Fixing cars can be notoriously dirty and dangerous, all but guaranteeing your paws will be a grimy mess by the time you’re done. Our hands are charged with frontline duty whenever we’re under the hood, and they become subject to all kinds of cuts and bruises. Then there are the various carcinogens present; you don’t want to expose your skin to that stuff for too long.

Luckily for us, there are plenty of great products to clean, protect, and preserve our all-important hands for the next wrenching job. We picked out our top choices from Amazon based on personal experience and customer ratings. So take care of your hands, and they’ll take care of you.

Protective Gear to Keep You Safe While Working on Your Car

Gojo’s Natural Orange soap is the top dog when it comes to scrubbing away tough grease from your hands. Complete with a pump-style dispenser, pleasant citrus smell, and pumice scrubbing particles, this stuff should be your go-to after a long day of rebuilding wheel bearings.

For a more compact and convenient method of scrubbing your mitts, check out this kit from Grip Clean. The soap also features pumice scrubbing agents to cleanse tough grime, and it includes a very handy fingernail brush.

Lava soap comes in bar form and has been a top choice for messy-job enthusiasts for over 100 years.
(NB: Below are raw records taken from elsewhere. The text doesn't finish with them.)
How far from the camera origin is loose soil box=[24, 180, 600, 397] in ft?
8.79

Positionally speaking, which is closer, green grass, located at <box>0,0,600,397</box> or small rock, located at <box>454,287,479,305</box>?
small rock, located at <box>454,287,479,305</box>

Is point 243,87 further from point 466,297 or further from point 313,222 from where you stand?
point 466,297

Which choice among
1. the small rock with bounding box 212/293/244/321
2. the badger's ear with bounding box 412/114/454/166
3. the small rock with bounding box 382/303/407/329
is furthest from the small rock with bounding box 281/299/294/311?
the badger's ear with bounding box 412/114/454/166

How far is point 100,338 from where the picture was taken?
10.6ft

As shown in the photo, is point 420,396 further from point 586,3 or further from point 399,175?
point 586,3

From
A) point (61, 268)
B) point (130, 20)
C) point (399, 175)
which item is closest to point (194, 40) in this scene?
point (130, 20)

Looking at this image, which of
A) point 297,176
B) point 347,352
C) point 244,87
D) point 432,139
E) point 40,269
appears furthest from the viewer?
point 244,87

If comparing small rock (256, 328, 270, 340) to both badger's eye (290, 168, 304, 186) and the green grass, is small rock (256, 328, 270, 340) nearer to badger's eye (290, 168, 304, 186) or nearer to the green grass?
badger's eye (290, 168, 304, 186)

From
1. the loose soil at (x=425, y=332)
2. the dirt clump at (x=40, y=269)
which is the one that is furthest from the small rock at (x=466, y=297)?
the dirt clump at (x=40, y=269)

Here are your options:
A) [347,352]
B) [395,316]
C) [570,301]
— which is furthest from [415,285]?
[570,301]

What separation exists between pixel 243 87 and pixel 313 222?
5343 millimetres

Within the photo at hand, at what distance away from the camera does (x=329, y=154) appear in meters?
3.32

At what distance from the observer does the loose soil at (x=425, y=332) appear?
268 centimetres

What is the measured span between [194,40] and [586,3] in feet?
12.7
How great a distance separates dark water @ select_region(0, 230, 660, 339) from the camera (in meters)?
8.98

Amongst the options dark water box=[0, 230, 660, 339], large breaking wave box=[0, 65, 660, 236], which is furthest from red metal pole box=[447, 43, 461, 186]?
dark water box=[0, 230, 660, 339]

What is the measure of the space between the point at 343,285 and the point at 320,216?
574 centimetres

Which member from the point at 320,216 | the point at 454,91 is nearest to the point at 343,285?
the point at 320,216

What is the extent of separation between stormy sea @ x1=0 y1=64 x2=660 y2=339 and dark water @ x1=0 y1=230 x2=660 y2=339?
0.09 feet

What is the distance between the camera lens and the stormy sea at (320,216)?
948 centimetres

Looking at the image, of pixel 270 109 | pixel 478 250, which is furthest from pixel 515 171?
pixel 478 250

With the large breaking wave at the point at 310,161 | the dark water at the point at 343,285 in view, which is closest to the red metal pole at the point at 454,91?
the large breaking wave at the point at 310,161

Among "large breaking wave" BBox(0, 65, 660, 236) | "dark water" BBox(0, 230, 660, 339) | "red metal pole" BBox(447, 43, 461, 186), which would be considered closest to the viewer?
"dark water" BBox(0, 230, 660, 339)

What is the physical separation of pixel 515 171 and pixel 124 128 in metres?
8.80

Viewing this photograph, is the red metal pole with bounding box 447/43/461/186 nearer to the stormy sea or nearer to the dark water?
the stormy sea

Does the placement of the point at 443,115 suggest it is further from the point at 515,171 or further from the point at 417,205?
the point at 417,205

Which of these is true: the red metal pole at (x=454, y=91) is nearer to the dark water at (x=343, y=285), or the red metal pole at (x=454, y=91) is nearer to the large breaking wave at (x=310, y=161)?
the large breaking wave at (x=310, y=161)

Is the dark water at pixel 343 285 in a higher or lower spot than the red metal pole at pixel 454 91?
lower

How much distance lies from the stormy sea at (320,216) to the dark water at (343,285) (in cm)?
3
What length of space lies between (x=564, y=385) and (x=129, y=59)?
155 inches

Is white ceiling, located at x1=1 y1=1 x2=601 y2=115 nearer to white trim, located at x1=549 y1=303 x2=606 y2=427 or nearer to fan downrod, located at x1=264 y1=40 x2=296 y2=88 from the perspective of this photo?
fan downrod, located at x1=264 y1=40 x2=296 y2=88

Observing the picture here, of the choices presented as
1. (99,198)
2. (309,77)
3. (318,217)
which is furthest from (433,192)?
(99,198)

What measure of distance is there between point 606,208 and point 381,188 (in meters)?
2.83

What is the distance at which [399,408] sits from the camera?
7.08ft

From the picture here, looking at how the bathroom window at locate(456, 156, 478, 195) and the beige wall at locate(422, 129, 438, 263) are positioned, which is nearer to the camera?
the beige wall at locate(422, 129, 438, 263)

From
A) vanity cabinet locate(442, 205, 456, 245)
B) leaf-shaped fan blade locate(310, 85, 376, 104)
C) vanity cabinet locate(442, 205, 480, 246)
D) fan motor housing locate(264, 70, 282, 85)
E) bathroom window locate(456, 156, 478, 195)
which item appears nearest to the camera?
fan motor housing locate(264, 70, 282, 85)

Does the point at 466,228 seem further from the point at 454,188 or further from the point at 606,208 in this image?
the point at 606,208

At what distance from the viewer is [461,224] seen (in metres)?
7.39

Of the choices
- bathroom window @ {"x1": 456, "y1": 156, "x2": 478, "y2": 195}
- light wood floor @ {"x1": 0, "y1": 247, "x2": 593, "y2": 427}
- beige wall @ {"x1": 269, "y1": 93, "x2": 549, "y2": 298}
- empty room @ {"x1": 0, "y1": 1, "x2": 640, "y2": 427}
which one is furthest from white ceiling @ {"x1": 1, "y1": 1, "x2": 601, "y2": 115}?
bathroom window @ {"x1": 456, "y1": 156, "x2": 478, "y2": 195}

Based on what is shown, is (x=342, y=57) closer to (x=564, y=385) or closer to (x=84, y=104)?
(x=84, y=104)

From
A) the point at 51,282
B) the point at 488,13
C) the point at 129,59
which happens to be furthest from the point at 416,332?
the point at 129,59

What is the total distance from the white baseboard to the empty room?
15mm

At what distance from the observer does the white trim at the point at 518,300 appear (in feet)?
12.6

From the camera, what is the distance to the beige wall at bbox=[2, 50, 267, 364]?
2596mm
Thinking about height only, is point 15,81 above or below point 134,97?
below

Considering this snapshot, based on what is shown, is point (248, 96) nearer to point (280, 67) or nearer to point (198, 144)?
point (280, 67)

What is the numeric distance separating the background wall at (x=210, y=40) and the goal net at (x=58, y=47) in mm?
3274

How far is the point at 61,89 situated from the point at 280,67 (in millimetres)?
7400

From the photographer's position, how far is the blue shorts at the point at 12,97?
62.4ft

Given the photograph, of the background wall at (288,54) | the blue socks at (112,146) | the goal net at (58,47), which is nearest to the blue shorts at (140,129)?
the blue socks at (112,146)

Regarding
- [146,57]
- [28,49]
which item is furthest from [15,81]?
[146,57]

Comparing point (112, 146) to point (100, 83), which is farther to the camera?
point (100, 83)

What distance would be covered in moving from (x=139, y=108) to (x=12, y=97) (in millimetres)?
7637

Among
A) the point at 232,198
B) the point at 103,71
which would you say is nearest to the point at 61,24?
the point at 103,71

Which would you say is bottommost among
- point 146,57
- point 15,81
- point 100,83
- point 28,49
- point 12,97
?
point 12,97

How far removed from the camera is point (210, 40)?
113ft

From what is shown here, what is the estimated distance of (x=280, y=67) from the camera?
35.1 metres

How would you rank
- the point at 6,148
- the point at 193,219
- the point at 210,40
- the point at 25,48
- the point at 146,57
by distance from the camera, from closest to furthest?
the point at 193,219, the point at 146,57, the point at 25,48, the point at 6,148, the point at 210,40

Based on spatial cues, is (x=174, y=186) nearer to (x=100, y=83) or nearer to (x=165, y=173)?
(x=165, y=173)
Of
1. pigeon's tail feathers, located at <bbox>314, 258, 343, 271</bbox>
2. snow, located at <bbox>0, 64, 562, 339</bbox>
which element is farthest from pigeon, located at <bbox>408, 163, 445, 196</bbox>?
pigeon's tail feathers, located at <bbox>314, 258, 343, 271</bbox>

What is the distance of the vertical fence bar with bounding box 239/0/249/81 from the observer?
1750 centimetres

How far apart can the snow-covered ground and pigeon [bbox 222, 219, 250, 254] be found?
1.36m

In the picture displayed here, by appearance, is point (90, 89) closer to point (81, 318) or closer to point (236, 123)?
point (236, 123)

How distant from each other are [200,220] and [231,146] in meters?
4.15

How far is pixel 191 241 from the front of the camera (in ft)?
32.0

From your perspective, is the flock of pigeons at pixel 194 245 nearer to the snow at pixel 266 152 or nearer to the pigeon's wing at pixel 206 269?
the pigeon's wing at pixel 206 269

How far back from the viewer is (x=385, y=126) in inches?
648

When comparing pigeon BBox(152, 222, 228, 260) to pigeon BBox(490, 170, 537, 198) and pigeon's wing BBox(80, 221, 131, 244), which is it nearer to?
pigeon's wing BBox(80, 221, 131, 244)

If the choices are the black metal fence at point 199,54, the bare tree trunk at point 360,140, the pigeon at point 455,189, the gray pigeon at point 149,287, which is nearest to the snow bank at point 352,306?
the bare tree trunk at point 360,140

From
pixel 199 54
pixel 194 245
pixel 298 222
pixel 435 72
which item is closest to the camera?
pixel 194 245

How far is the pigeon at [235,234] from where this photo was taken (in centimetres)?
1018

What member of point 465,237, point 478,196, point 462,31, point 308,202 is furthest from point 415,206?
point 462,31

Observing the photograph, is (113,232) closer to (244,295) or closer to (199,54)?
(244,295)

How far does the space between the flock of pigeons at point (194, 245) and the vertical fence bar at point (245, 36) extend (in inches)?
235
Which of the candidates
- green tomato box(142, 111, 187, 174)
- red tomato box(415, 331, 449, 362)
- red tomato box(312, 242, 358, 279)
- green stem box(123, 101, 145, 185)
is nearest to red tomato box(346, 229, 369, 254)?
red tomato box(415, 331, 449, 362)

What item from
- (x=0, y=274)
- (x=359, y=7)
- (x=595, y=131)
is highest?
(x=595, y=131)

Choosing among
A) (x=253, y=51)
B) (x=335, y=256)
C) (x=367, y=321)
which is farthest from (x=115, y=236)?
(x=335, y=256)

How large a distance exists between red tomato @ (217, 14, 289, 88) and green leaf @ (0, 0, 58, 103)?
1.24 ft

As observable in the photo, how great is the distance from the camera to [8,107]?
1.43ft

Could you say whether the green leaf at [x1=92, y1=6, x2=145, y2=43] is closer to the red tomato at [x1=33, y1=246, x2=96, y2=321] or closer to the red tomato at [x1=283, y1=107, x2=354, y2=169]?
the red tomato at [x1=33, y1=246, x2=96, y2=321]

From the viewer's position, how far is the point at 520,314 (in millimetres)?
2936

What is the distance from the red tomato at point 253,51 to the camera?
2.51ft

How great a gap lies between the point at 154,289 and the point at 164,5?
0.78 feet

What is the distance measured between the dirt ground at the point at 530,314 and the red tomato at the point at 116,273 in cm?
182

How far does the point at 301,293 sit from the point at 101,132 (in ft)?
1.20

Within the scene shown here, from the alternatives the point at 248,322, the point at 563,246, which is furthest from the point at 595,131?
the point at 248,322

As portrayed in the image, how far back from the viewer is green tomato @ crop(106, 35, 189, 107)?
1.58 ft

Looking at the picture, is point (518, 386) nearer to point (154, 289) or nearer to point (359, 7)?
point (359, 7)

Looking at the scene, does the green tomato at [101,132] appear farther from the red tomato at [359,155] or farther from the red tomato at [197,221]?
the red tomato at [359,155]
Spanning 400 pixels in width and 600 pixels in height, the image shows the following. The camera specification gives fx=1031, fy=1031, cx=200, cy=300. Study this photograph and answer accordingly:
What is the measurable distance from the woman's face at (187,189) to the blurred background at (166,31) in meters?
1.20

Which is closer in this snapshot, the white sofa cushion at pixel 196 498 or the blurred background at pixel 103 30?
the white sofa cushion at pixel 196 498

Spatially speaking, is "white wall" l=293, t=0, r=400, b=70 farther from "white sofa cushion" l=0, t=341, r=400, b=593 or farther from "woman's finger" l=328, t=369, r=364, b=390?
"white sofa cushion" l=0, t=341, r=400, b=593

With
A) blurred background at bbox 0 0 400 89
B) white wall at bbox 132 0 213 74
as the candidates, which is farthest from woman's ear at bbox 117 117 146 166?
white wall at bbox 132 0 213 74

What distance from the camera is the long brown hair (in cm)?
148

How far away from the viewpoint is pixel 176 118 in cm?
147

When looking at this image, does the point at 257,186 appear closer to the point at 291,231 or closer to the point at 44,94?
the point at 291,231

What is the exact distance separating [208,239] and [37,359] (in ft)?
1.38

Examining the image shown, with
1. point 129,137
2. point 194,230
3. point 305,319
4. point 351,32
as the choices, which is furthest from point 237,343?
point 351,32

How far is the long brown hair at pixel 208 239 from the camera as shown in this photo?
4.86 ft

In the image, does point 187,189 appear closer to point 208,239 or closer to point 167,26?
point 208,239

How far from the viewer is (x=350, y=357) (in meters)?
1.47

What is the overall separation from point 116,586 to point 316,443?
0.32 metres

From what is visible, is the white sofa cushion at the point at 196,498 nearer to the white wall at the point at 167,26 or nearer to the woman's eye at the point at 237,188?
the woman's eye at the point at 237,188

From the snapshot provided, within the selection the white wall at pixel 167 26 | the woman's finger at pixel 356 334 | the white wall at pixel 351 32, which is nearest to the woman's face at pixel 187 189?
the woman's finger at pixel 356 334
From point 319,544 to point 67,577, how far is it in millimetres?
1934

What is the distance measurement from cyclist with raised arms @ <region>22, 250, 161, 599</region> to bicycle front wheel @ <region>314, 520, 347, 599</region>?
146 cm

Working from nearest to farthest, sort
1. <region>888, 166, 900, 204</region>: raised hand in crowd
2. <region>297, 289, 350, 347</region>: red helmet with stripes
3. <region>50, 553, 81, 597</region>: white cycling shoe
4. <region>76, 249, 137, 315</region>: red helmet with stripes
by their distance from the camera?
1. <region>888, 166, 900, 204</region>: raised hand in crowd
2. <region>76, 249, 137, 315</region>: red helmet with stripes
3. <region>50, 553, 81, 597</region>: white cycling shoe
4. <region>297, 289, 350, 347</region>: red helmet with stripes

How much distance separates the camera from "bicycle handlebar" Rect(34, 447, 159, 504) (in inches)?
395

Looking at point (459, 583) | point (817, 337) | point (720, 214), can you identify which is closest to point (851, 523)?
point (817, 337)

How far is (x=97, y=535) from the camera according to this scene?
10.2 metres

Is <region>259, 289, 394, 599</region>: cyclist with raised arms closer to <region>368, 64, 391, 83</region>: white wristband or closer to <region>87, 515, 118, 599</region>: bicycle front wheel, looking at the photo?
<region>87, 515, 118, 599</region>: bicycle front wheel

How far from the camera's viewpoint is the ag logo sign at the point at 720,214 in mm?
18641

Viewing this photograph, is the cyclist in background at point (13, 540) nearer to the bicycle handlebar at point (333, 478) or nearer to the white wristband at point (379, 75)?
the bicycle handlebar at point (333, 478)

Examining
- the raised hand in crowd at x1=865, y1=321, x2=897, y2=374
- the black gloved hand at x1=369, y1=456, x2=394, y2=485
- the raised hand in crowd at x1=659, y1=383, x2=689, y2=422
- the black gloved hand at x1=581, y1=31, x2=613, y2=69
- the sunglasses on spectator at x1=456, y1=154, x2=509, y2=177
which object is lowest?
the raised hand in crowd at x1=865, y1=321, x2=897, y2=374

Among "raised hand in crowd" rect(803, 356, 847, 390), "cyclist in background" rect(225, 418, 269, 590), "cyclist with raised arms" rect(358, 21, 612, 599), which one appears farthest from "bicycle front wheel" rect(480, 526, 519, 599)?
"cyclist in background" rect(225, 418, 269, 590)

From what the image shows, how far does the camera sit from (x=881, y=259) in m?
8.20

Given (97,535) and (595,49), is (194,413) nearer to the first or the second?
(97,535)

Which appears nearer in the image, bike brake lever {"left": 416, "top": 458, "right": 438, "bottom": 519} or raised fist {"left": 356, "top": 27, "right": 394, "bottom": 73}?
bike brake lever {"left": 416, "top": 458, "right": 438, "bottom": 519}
The bar also features pumice scrubbing particles—seeing a trend here?—and is made by the same company that produces WD-40. (Sadly, it won’t heal any squeaky knuckles.)

Washing your hands with even the grittiest soap won’t remove all of the grime, so using a fingernail brush like this one is a great idea. It excels at removing dirt and gunk from around your fingernails, so people won’t be grossed out the next time you snag a square of Jell-O during Sunday dinner. 

Repeated washing and scrubbing mixed with brutal daily work can cause your hands to develop painful calluses and cracks. O’Keeffe’s Working Hands cream helps to repair that, creating a layer of protection to moisturize your dry hands. 

This hand repair balm from Duke Cannon might have a name that resonates with mechanics best. Originally designed for fighters in the ring, the balm soothes and heals hands without leaving behind a greasy residue. But with all the inadvertent punching under the hood caused by stuck bolts, they oughta put a picture of a mechanic on the jar. We fight, too.  

Why spend the money on hand cleaners when you can just throw on a pair of gloves? These nitrile, latex-free gloves are five mil thick (one mil is equivalent to one-thousandth of an inch) and are perfect for light- to medium-duty jobs. And with 100 gloves in the box, you’ll be set for a while.

These gloves are the big boys, coming in at eight mil thick and featuring a raised diamond texture to help you hold on to things. They’re a top choice for repeated, heavy work, as they are three times thicker than latex; you’ll be hard-pressed to rip these. They also come with 100 gloves in a box.  

If disposable gloves aren’t your style, check out the Original Work Gloves from Mechanix. As the brand suggests, these are great for wrenching, featuring a tough synthetic material on the palm and a wicking material on the back to keep your paws cool and dry. 

These little bandages are incredibly useful, because you’ll be busting your knuckles all the time when wrenching. They offer much more mobility and protection than a conventional bandage, which is huge when you need to get back to work quickly. This box comes with 20 bandages ranging in various sizes.

If you need to clean some light grubbiness quickly, give these hand cleaner towels a try. The dual-textured Scrubs lift dirt and grease from your hands and lock it in the towel to prevent recontamination. We like using these for dirty elbows or knees, where washing with traditional soap and water would be a bit tricky.